抜粋

天国に召される時が近いとヒョコリ顔を出された時も、「あのね、私ね、一度死んだんだよ。魂は身体から抜けていったんだよ。痛みもなくて,とても楽になったから,心配しないでね」と、いつものちょっと甘えたような声でささやいた。
それから、「一度、死んで幽体、離脱するとね、こゆさんの秘密も全部、見えちゃうんだよー」と怖いこともいう。
今日、GKというギャラリーに行ったら、なぜか、本人がまだ生きているんじゃないかと思うような気がしたが、やはり、もう二度と会えないという事実に気がついた。
ダリは、自分のことをダリは死ぬのかと問いかけ、しかし,神はそれを許さない、と日記に書き残しているように、何人もいずれ、死にゆくのである。
何故,絵が好きなのか?というと、死ぬのが怖いからなのかもしれず、愛する人と別れるのが悲しいからなのかもしれず、かなわない夢のような世界を夢想する人間の悲しい性なのだろう。

2008.9. 8.Mon

「大田和あさぎさんは、パリに住んでいるんですよ。」とある評論家に紹介。
すると、彼は、あさぎさんをじっと見て、「僕には日本人にしか見えない」と更に見つめるので「正真正銘の,日本人です」と一言。

データ項目
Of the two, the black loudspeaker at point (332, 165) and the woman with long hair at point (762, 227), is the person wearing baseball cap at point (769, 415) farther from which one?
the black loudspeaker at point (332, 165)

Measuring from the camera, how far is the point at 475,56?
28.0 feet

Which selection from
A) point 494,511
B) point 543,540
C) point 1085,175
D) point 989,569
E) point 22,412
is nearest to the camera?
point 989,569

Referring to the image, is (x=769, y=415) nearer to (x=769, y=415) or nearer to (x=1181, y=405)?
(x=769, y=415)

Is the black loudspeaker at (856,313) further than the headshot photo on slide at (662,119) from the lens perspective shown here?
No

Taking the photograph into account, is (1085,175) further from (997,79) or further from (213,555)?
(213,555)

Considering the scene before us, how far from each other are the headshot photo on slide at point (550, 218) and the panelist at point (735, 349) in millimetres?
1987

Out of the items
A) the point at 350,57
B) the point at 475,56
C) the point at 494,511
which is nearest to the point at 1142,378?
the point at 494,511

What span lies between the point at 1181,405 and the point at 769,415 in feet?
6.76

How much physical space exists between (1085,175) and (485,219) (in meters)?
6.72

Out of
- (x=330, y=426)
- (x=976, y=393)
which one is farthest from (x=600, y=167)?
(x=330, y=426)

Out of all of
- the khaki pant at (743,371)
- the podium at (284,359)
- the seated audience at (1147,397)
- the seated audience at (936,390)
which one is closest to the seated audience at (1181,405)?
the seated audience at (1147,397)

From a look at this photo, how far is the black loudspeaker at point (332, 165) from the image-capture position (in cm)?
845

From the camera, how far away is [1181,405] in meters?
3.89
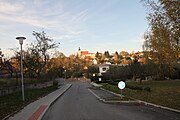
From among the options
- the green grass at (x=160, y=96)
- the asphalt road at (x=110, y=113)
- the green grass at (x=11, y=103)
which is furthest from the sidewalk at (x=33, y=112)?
the green grass at (x=160, y=96)

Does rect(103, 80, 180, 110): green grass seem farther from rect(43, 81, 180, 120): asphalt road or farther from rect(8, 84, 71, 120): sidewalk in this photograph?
rect(8, 84, 71, 120): sidewalk

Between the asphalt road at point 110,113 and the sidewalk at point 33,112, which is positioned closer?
the asphalt road at point 110,113

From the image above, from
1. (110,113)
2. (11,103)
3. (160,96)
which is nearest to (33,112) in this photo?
(110,113)

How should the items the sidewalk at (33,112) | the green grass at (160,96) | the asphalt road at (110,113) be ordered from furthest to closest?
1. the green grass at (160,96)
2. the sidewalk at (33,112)
3. the asphalt road at (110,113)

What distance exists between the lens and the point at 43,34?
2456 inches

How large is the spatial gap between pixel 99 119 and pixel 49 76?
191 feet

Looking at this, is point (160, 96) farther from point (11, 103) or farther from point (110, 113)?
point (11, 103)

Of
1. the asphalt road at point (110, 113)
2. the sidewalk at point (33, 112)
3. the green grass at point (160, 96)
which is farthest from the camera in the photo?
the green grass at point (160, 96)

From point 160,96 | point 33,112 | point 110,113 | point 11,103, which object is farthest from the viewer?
point 160,96

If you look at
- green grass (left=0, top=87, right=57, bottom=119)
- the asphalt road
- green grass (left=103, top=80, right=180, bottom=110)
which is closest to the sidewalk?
the asphalt road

課題
1) 抜粋の「何故,絵が好きなのか?」で始まる段落を、主な内容を残して箇条書きにまとめてください。
2) 抜粋から、「今日、GKというギャラリーに」で始まり「る人間の悲しい性なのだろう。」で終わる部分を一字一句そのまま引用してください。
データ項目の行は、抜粋とは別の資料です。

解答一覧
1)
絵が好きな理由として考えられること:
- 死ぬのが怖いからかもしれない
- 愛する人と別れるのが悲しいからかもしれない
- かなわない夢のような世界を夢想する、人間の悲しい性なのだろう

2)
今日、GKというギャラリーに行ったら、なぜか、本人がまだ生きているんじゃないかと思うような気がしたが、やはり、もう二度と会えないという事実に気がついた。
ダリは、自分のことをダリは死ぬのかと問いかけ、しかし,神はそれを許さない、と日記に書き残しているように、何人もいずれ、死にゆくのである。
何故,絵が好きなのか?というと、死ぬのが怖いからなのかもしれず、愛する人と別れるのが悲しいからなのかもしれず、かなわない夢のような世界を夢想する人間の悲しい性なのだろう。